Identify every line of the records that contains the string "scattered" and copy each of those lines. Case counts.

→ **Data records**

***

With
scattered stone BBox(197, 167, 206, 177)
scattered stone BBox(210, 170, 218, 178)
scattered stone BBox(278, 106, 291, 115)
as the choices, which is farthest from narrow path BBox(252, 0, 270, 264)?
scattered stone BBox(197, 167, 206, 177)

***

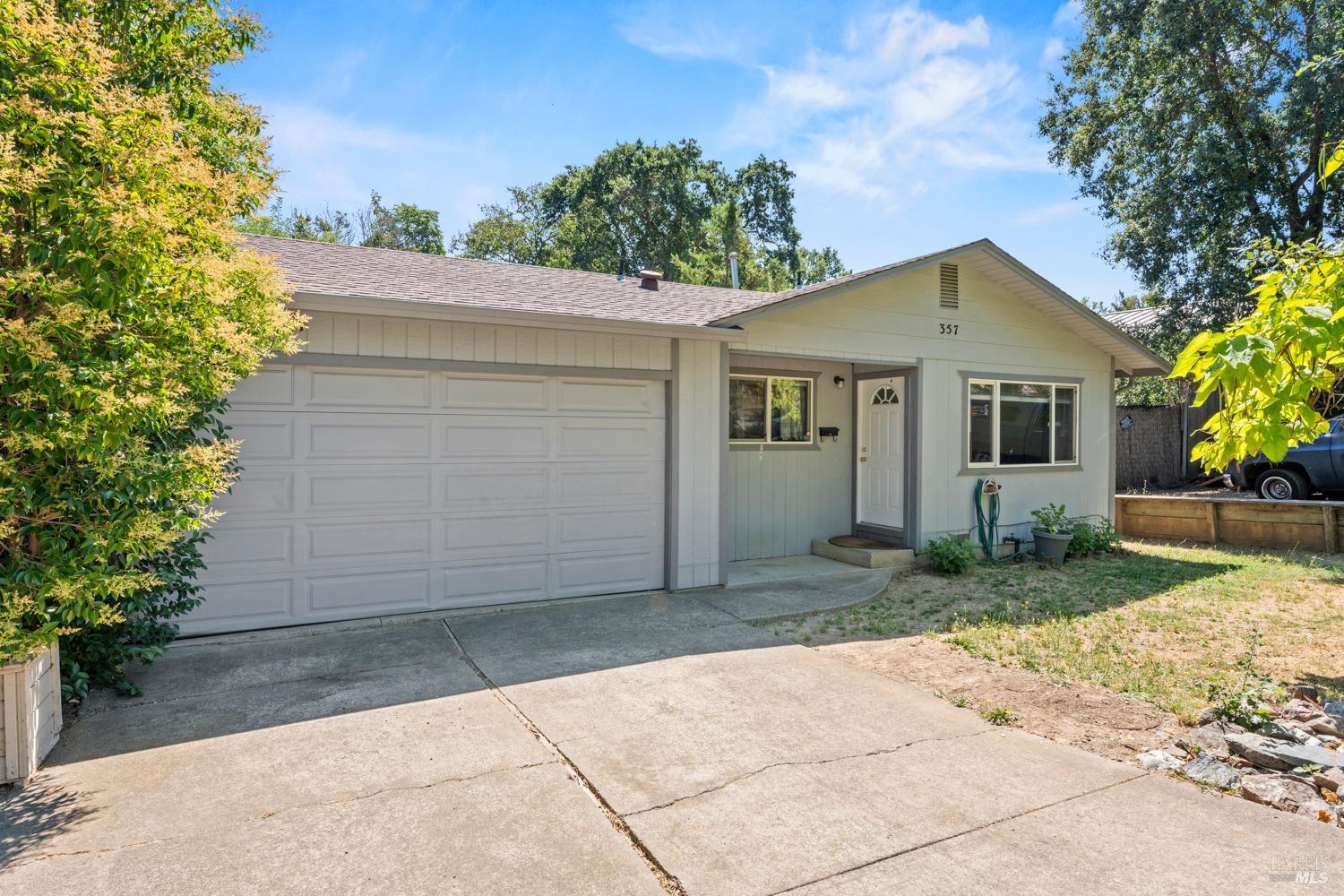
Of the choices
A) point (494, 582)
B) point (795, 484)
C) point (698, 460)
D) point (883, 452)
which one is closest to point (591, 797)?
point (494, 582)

***

→ **Reply**
scattered stone BBox(197, 167, 206, 177)
scattered stone BBox(210, 170, 218, 178)
scattered stone BBox(278, 106, 291, 115)
scattered stone BBox(197, 167, 206, 177)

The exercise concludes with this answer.